***** TEXT TO READ *****

FTS Lite is a module for Drupal 6 inspired by the File Server module. It provides WebDAV access to Drupal’s files based on taxonomies. It depends only on Core Upload and the DAV module.

Motivation

Once upon a time, I needed a way to upload lots of files to a Drupal web site and have each file be attached to its own node. The nodes would be created automatically at upload time, one for each file. After trying several modules, I found that the File Server module, combined with File Framework, might do what I wanted. Unfortunately, File Server had several bugs and it was not clear to me whether it was under active development or it was abandonded. Moreover, the File Framework upon which it depends was way too complex for my requirements.

After taking a look at the source code of File Server, I decided that it wouldn’t be too hard to make some small changes to remove its dependencies from File Framework and make it work with Core Upload. This is how File Taxonomy Server Lite (FTS Lite) was born. Eventually, I re-wrote nearly all the code and made it much more robust. Now it is a fully functional, yet very simple, module, whose only dependencies are Core Upload and the DAV module.

Installation and usage

Like File Server, FTS Lite provides WebDAV access to Drupal’s files based on taxonomies. Starting to use the module is a five-step process:

  1. Install and enable the DAV module. Go to User management > Permissions and grant the necessary permissions in the “DAV module” section.
  2. Install and enable FTS Lite.
  3. Go to Site configuration > DAV settings > File taxonomy server lite and select the node type that will be used to represent files. You can use any node type, but I strongly recommend that you create a custom node type for your files and adopt the policy “one node-one file”: although this is not mandatory, it is the best way, in my opinion, to benefit from the functionality provided by the module. Each node of the designated type should always be linked to exactly one file attachment.

***** EXTRACTED INFORMATION *****

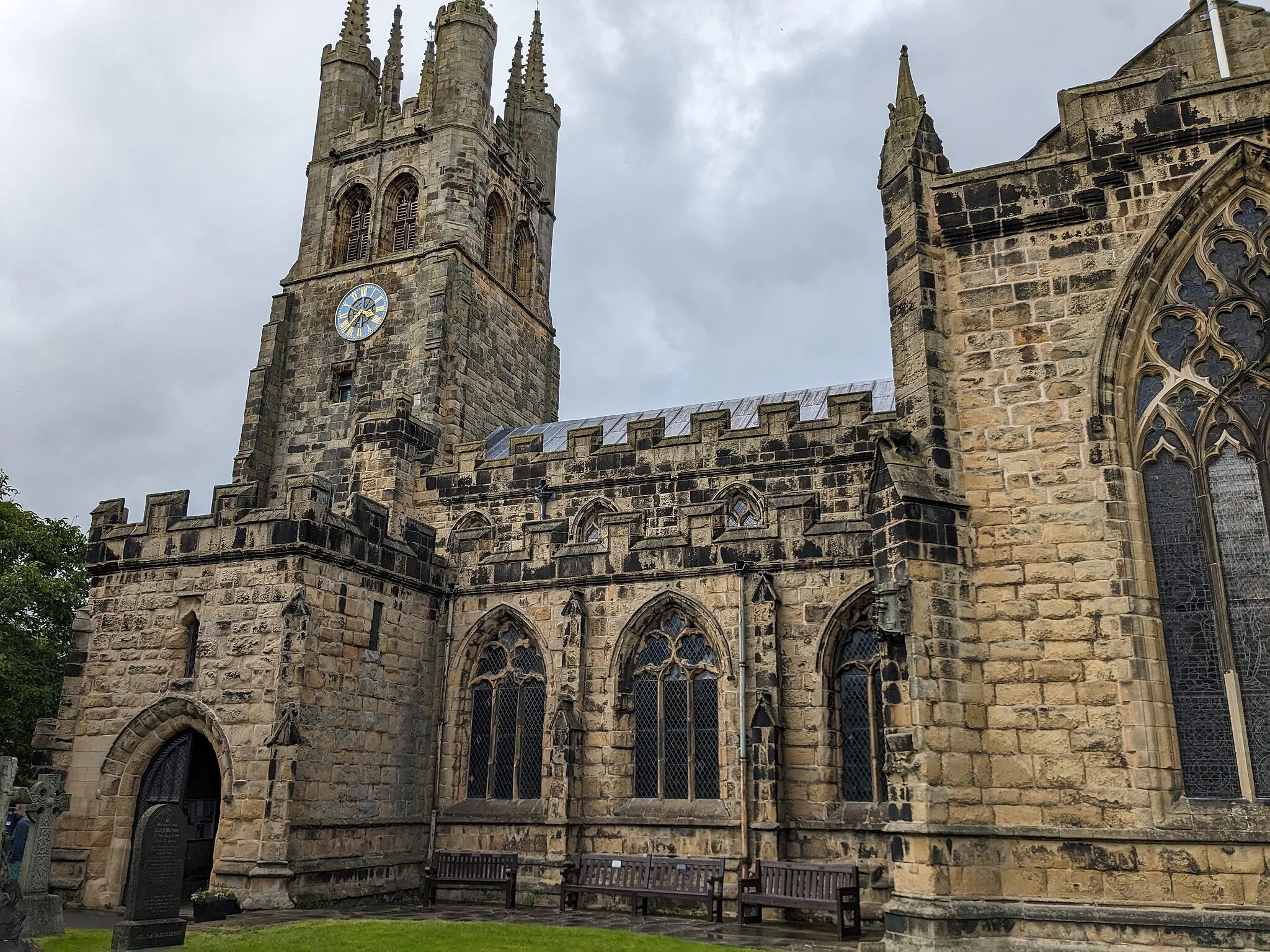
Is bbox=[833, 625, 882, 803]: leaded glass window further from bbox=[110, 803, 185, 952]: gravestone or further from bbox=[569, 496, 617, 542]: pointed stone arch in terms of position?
bbox=[110, 803, 185, 952]: gravestone

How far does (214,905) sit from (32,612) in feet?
60.5

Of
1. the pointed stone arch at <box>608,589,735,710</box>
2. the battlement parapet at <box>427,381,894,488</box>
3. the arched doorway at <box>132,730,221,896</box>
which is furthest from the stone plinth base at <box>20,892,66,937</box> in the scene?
the battlement parapet at <box>427,381,894,488</box>

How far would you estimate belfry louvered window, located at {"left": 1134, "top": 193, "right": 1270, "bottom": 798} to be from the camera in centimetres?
998

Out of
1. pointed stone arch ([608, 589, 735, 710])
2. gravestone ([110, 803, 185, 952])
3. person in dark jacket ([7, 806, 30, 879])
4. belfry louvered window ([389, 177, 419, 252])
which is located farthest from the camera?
belfry louvered window ([389, 177, 419, 252])

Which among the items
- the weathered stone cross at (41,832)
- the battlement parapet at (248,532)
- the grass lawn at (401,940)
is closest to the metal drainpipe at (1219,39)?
the grass lawn at (401,940)

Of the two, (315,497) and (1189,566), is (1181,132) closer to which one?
(1189,566)

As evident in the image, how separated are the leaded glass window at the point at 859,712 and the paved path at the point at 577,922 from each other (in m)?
2.30

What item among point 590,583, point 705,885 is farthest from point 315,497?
point 705,885

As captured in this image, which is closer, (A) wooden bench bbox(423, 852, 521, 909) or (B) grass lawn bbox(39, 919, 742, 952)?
(B) grass lawn bbox(39, 919, 742, 952)

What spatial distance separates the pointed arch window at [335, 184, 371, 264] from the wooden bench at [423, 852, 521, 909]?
1907 centimetres

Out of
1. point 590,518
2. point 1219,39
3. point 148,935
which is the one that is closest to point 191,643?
point 148,935

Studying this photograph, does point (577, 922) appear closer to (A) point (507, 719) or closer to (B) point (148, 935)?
(A) point (507, 719)

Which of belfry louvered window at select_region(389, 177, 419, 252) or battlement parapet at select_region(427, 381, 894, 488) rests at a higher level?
belfry louvered window at select_region(389, 177, 419, 252)

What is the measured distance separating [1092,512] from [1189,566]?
41.0 inches
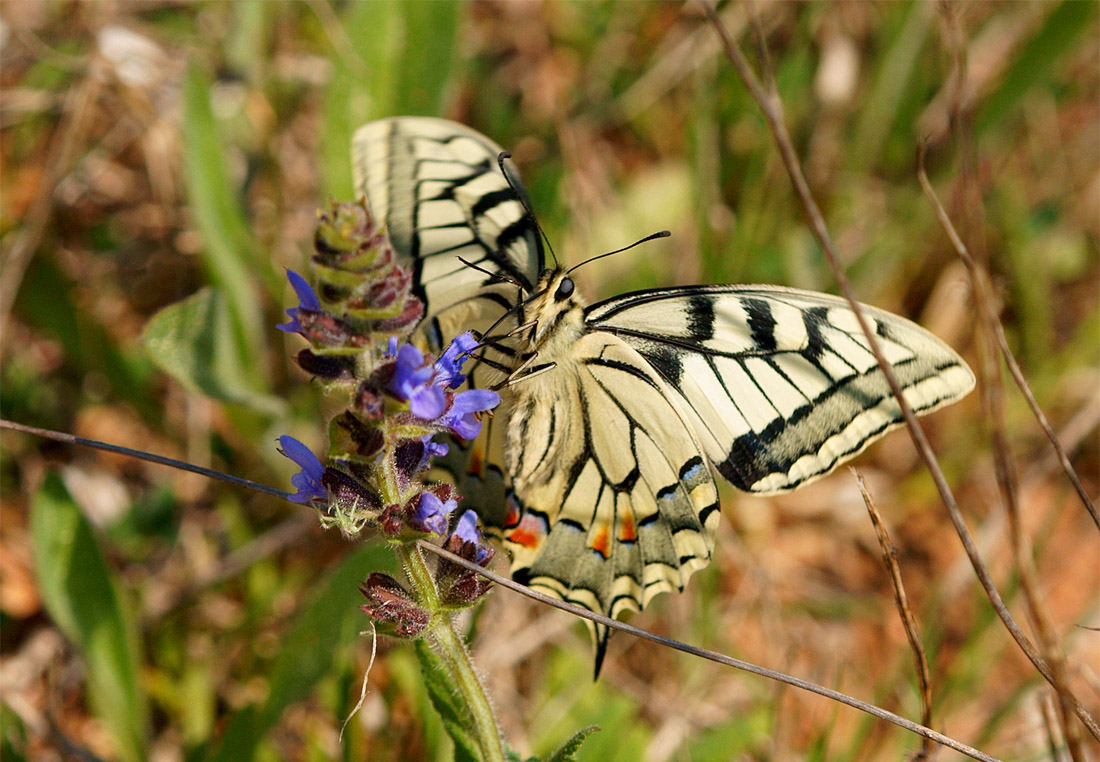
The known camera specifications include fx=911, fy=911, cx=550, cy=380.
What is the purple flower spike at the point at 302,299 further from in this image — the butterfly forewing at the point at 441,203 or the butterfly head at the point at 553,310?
the butterfly forewing at the point at 441,203

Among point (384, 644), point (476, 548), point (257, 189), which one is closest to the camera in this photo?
point (476, 548)

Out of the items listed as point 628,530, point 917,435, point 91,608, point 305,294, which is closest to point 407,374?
point 305,294

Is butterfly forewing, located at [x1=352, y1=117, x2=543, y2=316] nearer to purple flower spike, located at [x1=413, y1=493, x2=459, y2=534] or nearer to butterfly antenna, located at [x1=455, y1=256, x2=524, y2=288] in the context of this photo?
butterfly antenna, located at [x1=455, y1=256, x2=524, y2=288]

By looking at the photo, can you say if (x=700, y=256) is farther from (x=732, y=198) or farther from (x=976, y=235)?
(x=976, y=235)

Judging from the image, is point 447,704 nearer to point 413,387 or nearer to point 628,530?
point 413,387

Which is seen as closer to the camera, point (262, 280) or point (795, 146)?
point (262, 280)

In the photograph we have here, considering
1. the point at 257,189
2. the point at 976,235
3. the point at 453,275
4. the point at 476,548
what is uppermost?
the point at 257,189

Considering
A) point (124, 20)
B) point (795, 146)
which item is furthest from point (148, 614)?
point (795, 146)
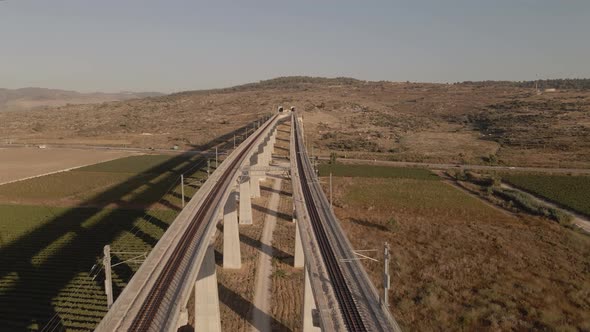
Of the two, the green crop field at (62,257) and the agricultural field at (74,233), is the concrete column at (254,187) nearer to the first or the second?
the agricultural field at (74,233)

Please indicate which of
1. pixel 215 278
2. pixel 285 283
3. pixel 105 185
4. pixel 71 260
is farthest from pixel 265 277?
pixel 105 185

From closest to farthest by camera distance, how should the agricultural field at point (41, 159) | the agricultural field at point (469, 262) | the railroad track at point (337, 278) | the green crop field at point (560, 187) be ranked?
the railroad track at point (337, 278), the agricultural field at point (469, 262), the green crop field at point (560, 187), the agricultural field at point (41, 159)

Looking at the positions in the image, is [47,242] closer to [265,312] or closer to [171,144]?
[265,312]

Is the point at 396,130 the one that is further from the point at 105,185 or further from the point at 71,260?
the point at 71,260

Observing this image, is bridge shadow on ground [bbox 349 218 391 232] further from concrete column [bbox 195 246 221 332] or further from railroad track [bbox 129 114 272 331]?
concrete column [bbox 195 246 221 332]

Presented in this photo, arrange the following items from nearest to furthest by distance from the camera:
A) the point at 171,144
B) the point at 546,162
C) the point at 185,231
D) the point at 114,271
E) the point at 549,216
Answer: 1. the point at 185,231
2. the point at 114,271
3. the point at 549,216
4. the point at 546,162
5. the point at 171,144

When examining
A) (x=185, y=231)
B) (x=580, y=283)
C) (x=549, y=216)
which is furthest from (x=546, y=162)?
(x=185, y=231)

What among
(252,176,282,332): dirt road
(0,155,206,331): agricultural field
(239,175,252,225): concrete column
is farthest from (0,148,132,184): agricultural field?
(252,176,282,332): dirt road

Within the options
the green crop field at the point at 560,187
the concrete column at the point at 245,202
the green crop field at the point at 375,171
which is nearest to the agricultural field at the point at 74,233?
the concrete column at the point at 245,202
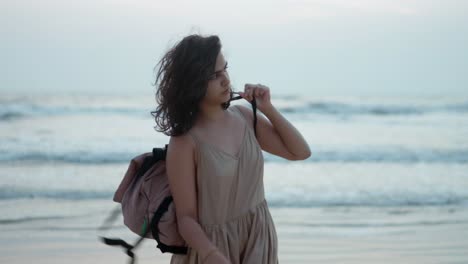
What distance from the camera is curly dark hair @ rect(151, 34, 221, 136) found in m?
2.88

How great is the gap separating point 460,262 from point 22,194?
17.6ft

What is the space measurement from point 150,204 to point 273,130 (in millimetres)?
532

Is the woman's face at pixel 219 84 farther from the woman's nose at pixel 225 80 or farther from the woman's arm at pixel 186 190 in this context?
the woman's arm at pixel 186 190

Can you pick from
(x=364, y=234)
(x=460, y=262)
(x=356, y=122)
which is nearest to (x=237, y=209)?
(x=460, y=262)

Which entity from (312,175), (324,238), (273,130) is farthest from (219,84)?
(312,175)

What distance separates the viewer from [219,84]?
291 cm

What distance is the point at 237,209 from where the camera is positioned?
9.89ft

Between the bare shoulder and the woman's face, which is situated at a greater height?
the woman's face

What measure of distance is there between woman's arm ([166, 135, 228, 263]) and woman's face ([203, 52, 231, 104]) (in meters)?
0.17

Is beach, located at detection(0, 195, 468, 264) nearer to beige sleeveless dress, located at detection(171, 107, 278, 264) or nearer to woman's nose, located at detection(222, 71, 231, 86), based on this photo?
beige sleeveless dress, located at detection(171, 107, 278, 264)

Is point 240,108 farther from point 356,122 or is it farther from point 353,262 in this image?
point 356,122

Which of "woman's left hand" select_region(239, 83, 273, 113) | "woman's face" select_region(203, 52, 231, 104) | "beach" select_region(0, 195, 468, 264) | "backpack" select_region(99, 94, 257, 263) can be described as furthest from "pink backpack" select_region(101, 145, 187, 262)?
"beach" select_region(0, 195, 468, 264)

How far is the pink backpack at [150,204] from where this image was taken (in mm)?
2945

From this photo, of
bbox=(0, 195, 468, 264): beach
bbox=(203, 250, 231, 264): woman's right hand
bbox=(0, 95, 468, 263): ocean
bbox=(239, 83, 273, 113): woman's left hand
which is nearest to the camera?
bbox=(203, 250, 231, 264): woman's right hand
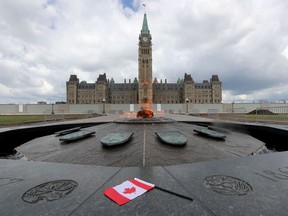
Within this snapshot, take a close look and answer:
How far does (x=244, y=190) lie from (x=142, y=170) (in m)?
1.13

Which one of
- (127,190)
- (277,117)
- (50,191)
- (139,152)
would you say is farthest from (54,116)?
(277,117)

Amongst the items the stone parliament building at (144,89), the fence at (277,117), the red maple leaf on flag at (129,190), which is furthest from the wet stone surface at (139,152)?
the stone parliament building at (144,89)

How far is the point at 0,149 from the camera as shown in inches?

*****

### THE EXERCISE:
According to the FTS Lite description, which two modules are the only dependencies of FTS Lite? Answer using only the FTS Lite description, without drawing on the material.

### SOLUTION TO THIS PROBLEM:
Core Upload and the DAV module.